Friday, January 3, 2014

Happy 2014: Work in Progress

I like to post "work in progress" photos after I know the painting will work. I have many paintings that I stop because they aren't "painting" the way I imagine them to be. These I use on the back for smaller (often successful) paintings. This painting is maybe half-finished, so the verdict is still out whether you will see it completed or not. I thought it would be good for teaching, regardless.

Artists notes:
This is painted on 140 lb cold pressed Fabriano paper stretched on a waterbord, taped with distracting quick release painter's tape (Fabriano shreds when I use masking tape) The blue of the tape influences the colors that you see when you are painting. If you are more patient than I am, you can retape over the blue tape with masking tape (onto of the painters tape, so it won't rip the paper). In this case, my visual impairment is useful (I only see what I am looking at, so I don't see the tape at close distance).

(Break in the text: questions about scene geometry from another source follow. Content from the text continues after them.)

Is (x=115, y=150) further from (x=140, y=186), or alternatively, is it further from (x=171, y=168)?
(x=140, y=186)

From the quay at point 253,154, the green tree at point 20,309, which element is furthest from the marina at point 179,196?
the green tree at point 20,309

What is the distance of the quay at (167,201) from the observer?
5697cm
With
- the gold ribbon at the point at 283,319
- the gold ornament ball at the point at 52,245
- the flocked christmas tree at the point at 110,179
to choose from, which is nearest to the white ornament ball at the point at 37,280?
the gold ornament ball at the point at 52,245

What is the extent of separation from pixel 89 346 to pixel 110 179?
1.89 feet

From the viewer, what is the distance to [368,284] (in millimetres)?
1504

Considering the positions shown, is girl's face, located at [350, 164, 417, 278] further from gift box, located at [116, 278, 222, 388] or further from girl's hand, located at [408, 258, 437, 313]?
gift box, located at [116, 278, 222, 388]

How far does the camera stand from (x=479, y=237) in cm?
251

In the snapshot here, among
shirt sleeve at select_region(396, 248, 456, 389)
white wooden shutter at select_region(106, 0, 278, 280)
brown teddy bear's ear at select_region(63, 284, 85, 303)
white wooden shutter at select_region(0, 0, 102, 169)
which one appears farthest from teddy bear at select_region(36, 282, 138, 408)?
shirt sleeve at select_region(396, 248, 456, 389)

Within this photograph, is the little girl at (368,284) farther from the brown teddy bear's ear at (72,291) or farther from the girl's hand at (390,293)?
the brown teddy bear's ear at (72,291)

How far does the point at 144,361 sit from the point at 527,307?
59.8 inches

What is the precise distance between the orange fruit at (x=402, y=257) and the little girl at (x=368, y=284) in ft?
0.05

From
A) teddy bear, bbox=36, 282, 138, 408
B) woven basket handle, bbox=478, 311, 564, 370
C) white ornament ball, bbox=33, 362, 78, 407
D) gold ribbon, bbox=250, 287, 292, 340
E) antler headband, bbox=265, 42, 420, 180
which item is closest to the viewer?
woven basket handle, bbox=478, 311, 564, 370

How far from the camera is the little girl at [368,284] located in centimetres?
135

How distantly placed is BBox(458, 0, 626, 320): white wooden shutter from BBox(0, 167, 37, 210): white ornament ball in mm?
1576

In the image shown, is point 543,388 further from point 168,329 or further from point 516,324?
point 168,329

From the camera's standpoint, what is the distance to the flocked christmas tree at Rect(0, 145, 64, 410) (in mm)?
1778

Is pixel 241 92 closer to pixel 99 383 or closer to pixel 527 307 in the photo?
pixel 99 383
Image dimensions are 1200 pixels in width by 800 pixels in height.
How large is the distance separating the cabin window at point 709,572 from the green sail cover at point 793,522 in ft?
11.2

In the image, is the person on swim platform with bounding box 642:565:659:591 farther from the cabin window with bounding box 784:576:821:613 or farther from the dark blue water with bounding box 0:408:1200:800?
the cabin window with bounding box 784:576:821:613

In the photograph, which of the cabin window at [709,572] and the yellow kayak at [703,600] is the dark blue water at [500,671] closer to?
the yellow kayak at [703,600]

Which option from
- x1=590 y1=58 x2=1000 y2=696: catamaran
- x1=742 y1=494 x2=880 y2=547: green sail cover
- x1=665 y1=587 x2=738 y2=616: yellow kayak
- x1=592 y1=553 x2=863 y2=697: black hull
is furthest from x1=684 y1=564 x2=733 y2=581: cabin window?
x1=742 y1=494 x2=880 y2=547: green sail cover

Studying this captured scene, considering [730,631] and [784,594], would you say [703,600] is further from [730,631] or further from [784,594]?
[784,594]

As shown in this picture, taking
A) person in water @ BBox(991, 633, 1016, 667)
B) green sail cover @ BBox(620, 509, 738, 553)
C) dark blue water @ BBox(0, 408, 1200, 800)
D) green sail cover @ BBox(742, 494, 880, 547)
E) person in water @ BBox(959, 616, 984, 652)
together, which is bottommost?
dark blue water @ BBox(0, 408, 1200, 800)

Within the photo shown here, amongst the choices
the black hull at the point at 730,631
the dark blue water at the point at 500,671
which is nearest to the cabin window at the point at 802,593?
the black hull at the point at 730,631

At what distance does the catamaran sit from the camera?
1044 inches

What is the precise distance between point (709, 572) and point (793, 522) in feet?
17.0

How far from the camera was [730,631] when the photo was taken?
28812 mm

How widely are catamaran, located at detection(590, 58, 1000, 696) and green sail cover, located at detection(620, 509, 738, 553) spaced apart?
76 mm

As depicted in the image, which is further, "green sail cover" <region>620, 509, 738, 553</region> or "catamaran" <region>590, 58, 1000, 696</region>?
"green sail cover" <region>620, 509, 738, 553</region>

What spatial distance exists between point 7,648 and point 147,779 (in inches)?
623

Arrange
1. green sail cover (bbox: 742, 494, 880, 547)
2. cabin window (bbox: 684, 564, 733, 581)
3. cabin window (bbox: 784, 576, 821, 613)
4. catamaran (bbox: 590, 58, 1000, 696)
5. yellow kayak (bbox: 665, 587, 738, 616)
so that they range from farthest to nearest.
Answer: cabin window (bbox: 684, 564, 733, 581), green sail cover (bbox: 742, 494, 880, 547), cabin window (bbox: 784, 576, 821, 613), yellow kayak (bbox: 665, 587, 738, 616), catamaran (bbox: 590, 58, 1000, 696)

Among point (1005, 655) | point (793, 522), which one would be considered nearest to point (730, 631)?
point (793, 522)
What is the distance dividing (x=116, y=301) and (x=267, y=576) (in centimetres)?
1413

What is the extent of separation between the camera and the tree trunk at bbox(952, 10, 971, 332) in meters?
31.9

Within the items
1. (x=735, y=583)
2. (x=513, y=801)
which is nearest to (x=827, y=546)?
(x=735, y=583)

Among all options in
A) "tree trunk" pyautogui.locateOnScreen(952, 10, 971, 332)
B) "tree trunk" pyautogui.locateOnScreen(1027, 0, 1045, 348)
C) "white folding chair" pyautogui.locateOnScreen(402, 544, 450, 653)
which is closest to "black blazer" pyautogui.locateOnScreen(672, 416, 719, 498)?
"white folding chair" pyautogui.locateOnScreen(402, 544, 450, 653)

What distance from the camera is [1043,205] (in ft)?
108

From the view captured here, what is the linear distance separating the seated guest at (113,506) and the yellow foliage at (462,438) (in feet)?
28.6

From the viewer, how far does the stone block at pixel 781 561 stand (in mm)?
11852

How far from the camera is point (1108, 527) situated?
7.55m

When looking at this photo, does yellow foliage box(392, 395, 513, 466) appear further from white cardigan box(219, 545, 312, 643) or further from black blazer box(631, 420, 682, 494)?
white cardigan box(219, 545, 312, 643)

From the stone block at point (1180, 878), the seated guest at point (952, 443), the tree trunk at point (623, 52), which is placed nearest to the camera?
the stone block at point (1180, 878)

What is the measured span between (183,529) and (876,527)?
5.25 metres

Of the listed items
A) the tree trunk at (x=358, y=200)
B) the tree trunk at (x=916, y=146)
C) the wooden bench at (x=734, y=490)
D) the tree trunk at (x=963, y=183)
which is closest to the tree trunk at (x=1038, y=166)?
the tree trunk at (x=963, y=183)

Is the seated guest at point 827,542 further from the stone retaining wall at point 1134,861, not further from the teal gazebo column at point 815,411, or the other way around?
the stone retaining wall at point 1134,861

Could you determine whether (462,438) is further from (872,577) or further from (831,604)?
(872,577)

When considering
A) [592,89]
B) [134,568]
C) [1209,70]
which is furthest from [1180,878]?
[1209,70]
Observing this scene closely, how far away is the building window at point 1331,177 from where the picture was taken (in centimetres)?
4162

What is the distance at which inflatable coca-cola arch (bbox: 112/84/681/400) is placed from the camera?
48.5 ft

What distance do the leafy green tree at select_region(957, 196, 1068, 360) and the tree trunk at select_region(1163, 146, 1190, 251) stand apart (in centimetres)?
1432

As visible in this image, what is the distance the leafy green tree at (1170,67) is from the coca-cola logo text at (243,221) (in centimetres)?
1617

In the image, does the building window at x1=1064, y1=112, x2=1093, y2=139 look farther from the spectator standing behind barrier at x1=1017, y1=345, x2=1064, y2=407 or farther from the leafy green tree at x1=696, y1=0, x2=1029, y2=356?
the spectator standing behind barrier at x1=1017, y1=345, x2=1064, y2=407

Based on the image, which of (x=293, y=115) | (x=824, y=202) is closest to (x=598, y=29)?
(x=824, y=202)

1. The four corners of the background will be different from each other in the final painting, so even in an early stage, the corners vary in color temperature, and value.
2. When I paint a dark background, I know that to "smooth it out",  I will be adding layers. This will only work well, if I confine myself to transparent colors. Transparent colors in the background give perspective to the background (it feels like you can see further back into the painting). As soon as I add an opaque color,  it will make the background chalky and impossible to add further layers, so opaque colors have to be added last. Here, I am using Daniel Smith's beautiful colors including sepia, quin burnt orange, quin burnt scarlet, quoin gold, and ivory black in various combinations.
3. To know whether a color is transparent or opaque (or semi-), some manufacturers put a square on the tube of paint: clear is transparent: black (filled in) is opaque. You can also click on the drop down when looking at a particular paint on line (under paint properties). Here, you can find out what the pigment is (the names are so beautiful but brand to brand, you can buy the same color with a new name: the pigment number will sort this out for you), the granulating properties and whether a pigment is transparent or not.

So, in further examples, I will be "smoothing out" the "scratchiness and visible brush strokes of the background. I have found that the brush type make a difference as I add layers (perhaps because I am impatient and heavy-handed in my application). However, if I use a squirrel mop brush and gently stroke (almost float) the next layer on, I have less "lift" of what is already painted.

Hope this helps. Please comment (still painful because I  have left the "prove-you-are-human blocks in the way) and let me know if you have particular questions.
Have a great day!

1 comment:

  1. Love seeing works in progress especially with an explanation. Watercolors intrigue me as I am not familiar with them at all. I look forward to seeing the next stage.